━━━━━ Entries provided ━━━━━

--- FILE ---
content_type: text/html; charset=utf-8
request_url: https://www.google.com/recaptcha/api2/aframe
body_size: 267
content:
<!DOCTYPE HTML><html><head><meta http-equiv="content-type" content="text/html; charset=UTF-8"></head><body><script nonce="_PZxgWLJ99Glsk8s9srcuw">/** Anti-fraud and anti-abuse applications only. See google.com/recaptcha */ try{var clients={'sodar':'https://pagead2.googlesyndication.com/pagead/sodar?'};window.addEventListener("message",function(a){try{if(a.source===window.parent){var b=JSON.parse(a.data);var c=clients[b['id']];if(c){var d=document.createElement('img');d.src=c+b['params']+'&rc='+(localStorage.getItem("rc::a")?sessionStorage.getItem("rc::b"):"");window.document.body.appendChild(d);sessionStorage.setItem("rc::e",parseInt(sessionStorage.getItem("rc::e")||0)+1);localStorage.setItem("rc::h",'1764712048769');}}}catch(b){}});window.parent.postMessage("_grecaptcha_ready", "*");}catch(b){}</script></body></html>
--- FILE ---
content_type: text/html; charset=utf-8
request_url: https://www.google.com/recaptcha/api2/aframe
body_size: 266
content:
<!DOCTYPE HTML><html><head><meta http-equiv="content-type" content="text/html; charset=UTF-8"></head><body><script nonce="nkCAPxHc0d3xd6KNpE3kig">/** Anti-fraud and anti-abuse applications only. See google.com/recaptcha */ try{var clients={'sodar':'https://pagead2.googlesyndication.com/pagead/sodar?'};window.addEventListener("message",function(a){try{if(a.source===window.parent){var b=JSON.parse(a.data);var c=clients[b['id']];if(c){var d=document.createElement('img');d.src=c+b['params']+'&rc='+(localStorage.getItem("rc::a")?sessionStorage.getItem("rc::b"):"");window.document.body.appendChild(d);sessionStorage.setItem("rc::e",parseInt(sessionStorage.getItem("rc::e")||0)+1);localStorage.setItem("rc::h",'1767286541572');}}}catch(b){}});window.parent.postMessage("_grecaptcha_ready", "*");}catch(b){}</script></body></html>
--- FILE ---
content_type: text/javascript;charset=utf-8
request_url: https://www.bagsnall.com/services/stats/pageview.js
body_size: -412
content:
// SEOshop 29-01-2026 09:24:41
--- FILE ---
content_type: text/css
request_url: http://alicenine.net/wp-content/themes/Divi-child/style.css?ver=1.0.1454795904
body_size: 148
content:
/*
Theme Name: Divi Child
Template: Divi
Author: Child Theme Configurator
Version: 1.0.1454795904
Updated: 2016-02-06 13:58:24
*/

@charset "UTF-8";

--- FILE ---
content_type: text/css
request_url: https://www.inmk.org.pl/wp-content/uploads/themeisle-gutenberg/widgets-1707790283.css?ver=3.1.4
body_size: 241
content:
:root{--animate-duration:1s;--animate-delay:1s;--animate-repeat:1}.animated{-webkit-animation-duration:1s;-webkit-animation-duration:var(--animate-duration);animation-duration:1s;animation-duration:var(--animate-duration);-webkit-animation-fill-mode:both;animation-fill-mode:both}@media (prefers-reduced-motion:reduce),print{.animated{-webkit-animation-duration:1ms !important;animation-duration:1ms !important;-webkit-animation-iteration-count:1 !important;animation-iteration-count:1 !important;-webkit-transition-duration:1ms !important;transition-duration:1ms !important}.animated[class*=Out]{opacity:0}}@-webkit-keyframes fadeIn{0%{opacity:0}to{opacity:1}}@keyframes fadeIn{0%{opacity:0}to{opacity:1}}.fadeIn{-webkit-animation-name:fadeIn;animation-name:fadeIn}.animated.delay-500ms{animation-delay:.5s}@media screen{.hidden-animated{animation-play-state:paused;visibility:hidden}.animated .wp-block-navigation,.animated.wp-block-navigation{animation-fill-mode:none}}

━━━━━

Problem to solve ->
The data above should be returned exactly as written.

Your response ->
--- FILE ---
content_type: text/html; charset=utf-8
request_url: https://www.google.com/recaptcha/api2/aframe
body_size: 267
content:
<!DOCTYPE HTML><html><head><meta http-equiv="content-type" content="text/html; charset=UTF-8"></head><body><script nonce="_PZxgWLJ99Glsk8s9srcuw">/** Anti-fraud and anti-abuse applications only. See google.com/recaptcha */ try{var clients={'sodar':'https://pagead2.googlesyndication.com/pagead/sodar?'};window.addEventListener("message",function(a){try{if(a.source===window.parent){var b=JSON.parse(a.data);var c=clients[b['id']];if(c){var d=document.createElement('img');d.src=c+b['params']+'&rc='+(localStorage.getItem("rc::a")?sessionStorage.getItem("rc::b"):"");window.document.body.appendChild(d);sessionStorage.setItem("rc::e",parseInt(sessionStorage.getItem("rc::e")||0)+1);localStorage.setItem("rc::h",'1764712048769');}}}catch(b){}});window.parent.postMessage("_grecaptcha_ready", "*");}catch(b){}</script></body></html>
--- FILE ---
content_type: text/html; charset=utf-8
request_url: https://www.google.com/recaptcha/api2/aframe
body_size: 266
content:
<!DOCTYPE HTML><html><head><meta http-equiv="content-type" content="text/html; charset=UTF-8"></head><body><script nonce="nkCAPxHc0d3xd6KNpE3kig">/** Anti-fraud and anti-abuse applications only. See google.com/recaptcha */ try{var clients={'sodar':'https://pagead2.googlesyndication.com/pagead/sodar?'};window.addEventListener("message",function(a){try{if(a.source===window.parent){var b=JSON.parse(a.data);var c=clients[b['id']];if(c){var d=document.createElement('img');d.src=c+b['params']+'&rc='+(localStorage.getItem("rc::a")?sessionStorage.getItem("rc::b"):"");window.document.body.appendChild(d);sessionStorage.setItem("rc::e",parseInt(sessionStorage.getItem("rc::e")||0)+1);localStorage.setItem("rc::h",'1767286541572');}}}catch(b){}});window.parent.postMessage("_grecaptcha_ready", "*");}catch(b){}</script></body></html>
--- FILE ---
content_type: text/javascript;charset=utf-8
request_url: https://www.bagsnall.com/services/stats/pageview.js
body_size: -412
content:
// SEOshop 29-01-2026 09:24:41
--- FILE ---
content_type: text/css
request_url: http://alicenine.net/wp-content/themes/Divi-child/style.css?ver=1.0.1454795904
body_size: 148
content:
/*
Theme Name: Divi Child
Template: Divi
Author: Child Theme Configurator
Version: 1.0.1454795904
Updated: 2016-02-06 13:58:24
*/

@charset "UTF-8";

--- FILE ---
content_type: text/css
request_url: https://www.inmk.org.pl/wp-content/uploads/themeisle-gutenberg/widgets-1707790283.css?ver=3.1.4
body_size: 241
content:
:root{--animate-duration:1s;--animate-delay:1s;--animate-repeat:1}.animated{-webkit-animation-duration:1s;-webkit-animation-duration:var(--animate-duration);animation-duration:1s;animation-duration:var(--animate-duration);-webkit-animation-fill-mode:both;animation-fill-mode:both}@media (prefers-reduced-motion:reduce),print{.animated{-webkit-animation-duration:1ms !important;animation-duration:1ms !important;-webkit-animation-iteration-count:1 !important;animation-iteration-count:1 !important;-webkit-transition-duration:1ms !important;transition-duration:1ms !important}.animated[class*=Out]{opacity:0}}@-webkit-keyframes fadeIn{0%{opacity:0}to{opacity:1}}@keyframes fadeIn{0%{opacity:0}to{opacity:1}}.fadeIn{-webkit-animation-name:fadeIn;animation-name:fadeIn}.animated.delay-500ms{animation-delay:.5s}@media screen{.hidden-animated{animation-play-state:paused;visibility:hidden}.animated .wp-block-navigation,.animated.wp-block-navigation{animation-fill-mode:none}}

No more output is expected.